Dr. Lorio said he’s focused on three interlinked goals: Preserving the RUC formula of work, push for specialty-specific representation and reform Medicare Advantage prior authorization.
“The cost of inaction is high,” Dr. Lorio said. “As the real value of surgical work is chipped away through RVU deflation, inflation ignorance, and administrative overreach, we risk driving the next generation of surgeons away from procedural specialties. We must advocate not just for dollars, but for the dignity of surgical labor and the patients it serves.”
American Academy of Orthopaedic Surgeons: AAOS President Annunziato “Ned” Amendola, MD, said he’s monitoring a constantly changing environment in healthcare policy.

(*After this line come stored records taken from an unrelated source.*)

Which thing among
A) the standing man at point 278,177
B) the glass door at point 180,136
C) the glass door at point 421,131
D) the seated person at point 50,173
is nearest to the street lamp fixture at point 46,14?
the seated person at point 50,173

“Changes are happening so quickly, and things are volatile in every way,” he said. “At my institution where I work, they’ve really been hit hard with the proposed changes in healthcare funding, the proposed changes in research, the concern about diversity, equity and inclusion and what academic institutions are doing. There’s a lot of things on the plate, and we’re trying to really look at all these changes and what we’re doing in terms of delivering care. We’re still going to have a strong voice on Capitol Hill with our Office of Government Relations and the AAOS Advocacy Council, and we’re going to continue to communicate with all the representatives, all the state societies and collaborate with other organizations to advocate for physicians and patient care.”
Dr. Amendola said the AAOS has also been focused on empowering patients in advocacy through education and engagement.